/---

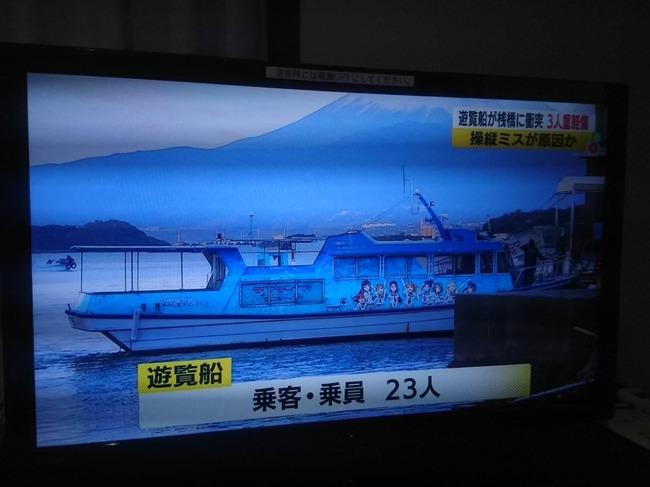 ラブライブ!サンシャイン!! ラブライブ サンシャイン ラッピング コラボ 船 遊覧船 事故 呪いに関連した画像-04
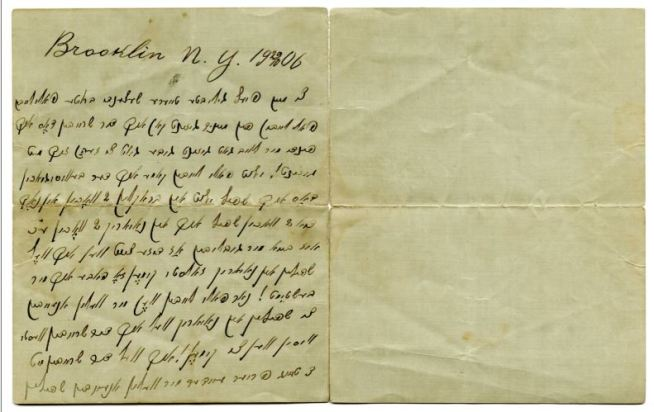 Harry Kandel lettre N°4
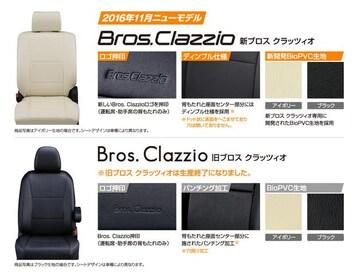 Bros.Clazzioシートカバー スペーシアカスタム MK32S XS/TS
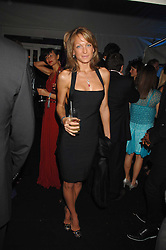 EMILY CROMPTON at the Berkeley Square End of Summer Ball in aid of the Prince's Trust held in Berkeley Square, London on 27th September 2007.<br /><br />NON EXCLUSIVE - WORLD RIGHTS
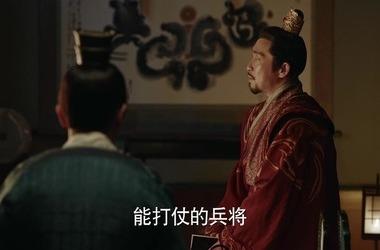 九州·海上牧云记第41集剧照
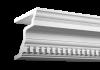 Карниз Европласт Фасадный 4.31.302 Д2000хШ257хВ200 мм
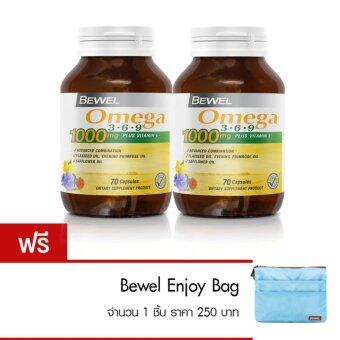 Harga Bewel Omega 3 6 9 1000mg. Plus vitamin E (70CAPS) 2 ขวด ฟรี กระเป๋า bewel enjoy bag 1 ใบ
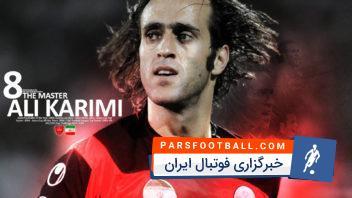 علی کریمی جادوگر فوتبال آسیا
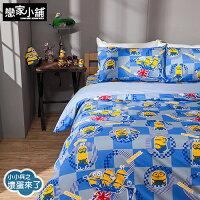 床包被套組 / 雙人加大【小小兵壞蛋來了】含兩件枕套,磨毛多工法處理,戀家小舖台灣製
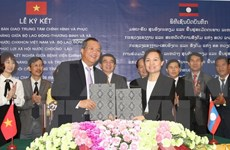 越南援建老挝伤残军人和残疾人康复整形中心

\---

Write the lines above out again exactly, excluding every picture.

*Task result:*
 ラブライブ!サンシャイン!! ラブライブ サンシャイン ラッピング コラボ 船 遊覧船 事故 呪いに関連した画像-04
 Harry Kandel lettre N°4
 Bros.Clazzioシートカバー スペーシアカスタム MK32S XS/TS
 EMILY CROMPTON at the Berkeley Square End of Summer Ball in aid of the Prince's Trust held in Berkeley Square, London on 27th September 2007.<br /><br />NON EXCLUSIVE - WORLD RIGHTS
 九州·海上牧云记第41集剧照
 Карниз Европласт Фасадный 4.31.302 Д2000хШ257хВ200 мм
 Harga Bewel Omega 3 6 9 1000mg. Plus vitamin E (70CAPS) 2 ขวด ฟรี กระเป๋า bewel enjoy bag 1 ใบ
 علی کریمی جادوگر فوتبال آسیا
 床包被套組 / 雙人加大【小小兵壞蛋來了】含兩件枕套,磨毛多工法處理,戀家小舖台灣製
 越南援建老挝伤残军人和残疾人康复整形中心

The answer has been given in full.